[提供抜粋]
········

シロアリ・雨漏り・給排水の水漏れ・躯体の損傷などに注意してください。
レントロールと現在の賃料相場を調査
最低3社の客付け業者からヒアリング
・3社程度ヒアリングすることで、おおよその相場観を把握することができます。
・TELで聞くのもよ良いですが、実際に訪問すしヒアリングしてみる事をオススメします。
ヒアリングのポイント
・新築の賃料相場は?
・既存の賃料相場は?
・即決賃料相場は?
など、数字で具体的ヒアリングする事で、調査に役立ちます。
レントロールの内容とヒアリングした相場を比較する
間取りの需要と供給の確認
・20年くらい前の間取りは、今のニーズに合っていないケースが多いため、慎重に検討する必要があります。
将来的にニーズに合わせた間取りに変更する予算が必要になる可能性大です。
たとえば、
- 1K・1ルームの3点式ユニットをセパレートタイプに変更する
- ファミリータイプのオール和室仕様を洋室に変更など・・・。
建物の外観及び室内を調査
・塗装の劣化状況


・サッシまわりのシーリングの劣化状況

・クラックの状況

・防水・ルーフィングの状況

・損傷・汚れの状況・設備機器の状況


周辺の取引事例を調査する
土地の実勢価格
机上の数値(Webなど)と実際の数値の差を確認しましょう。
収益案件の取引実績
判断材料として収集しましょう。
価格交渉に使用する6つのテクニック
積算価格=原価法を提示する
不動産の物件価格を現在の価値で評価したものです。
建物の価値は経過年数に応じ、原価修正して算出されます。
・収益還元法より低い評価額になる傾向があります。
・具体的な算出方法は、「3分で出来る!不動産投資の積算評価」で分かりやすく説明しています。

········

[指示内容 1]
不動産投資の物件調査に関する抜粋では、20年ほど前の間取りは慎重に検討する必要があるとされています。その理由を抜粋に基づき、1～3文で説明してください。
[指示内容 2]
提供抜粋にある次の一文を英語に翻訳してください：「建物の価値は経過年数に応じ、原価修正して算出されます。」

[保存データ]
········

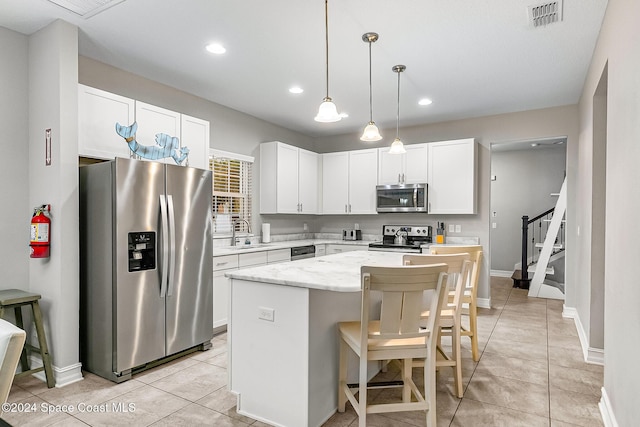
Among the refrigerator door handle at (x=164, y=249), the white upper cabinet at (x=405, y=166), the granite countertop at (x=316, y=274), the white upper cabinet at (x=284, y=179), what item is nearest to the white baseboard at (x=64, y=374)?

········

[正答 1]
20年くらい前の間取りは、今のニーズに合っていないケースが多いためです。そのため、将来的にニーズに合わせた間取りへ変更する予算が必要になる可能性が高いとされています。

[正答 2]
The value of a building is calculated by adjusting its cost according to the number of years that have elapsed.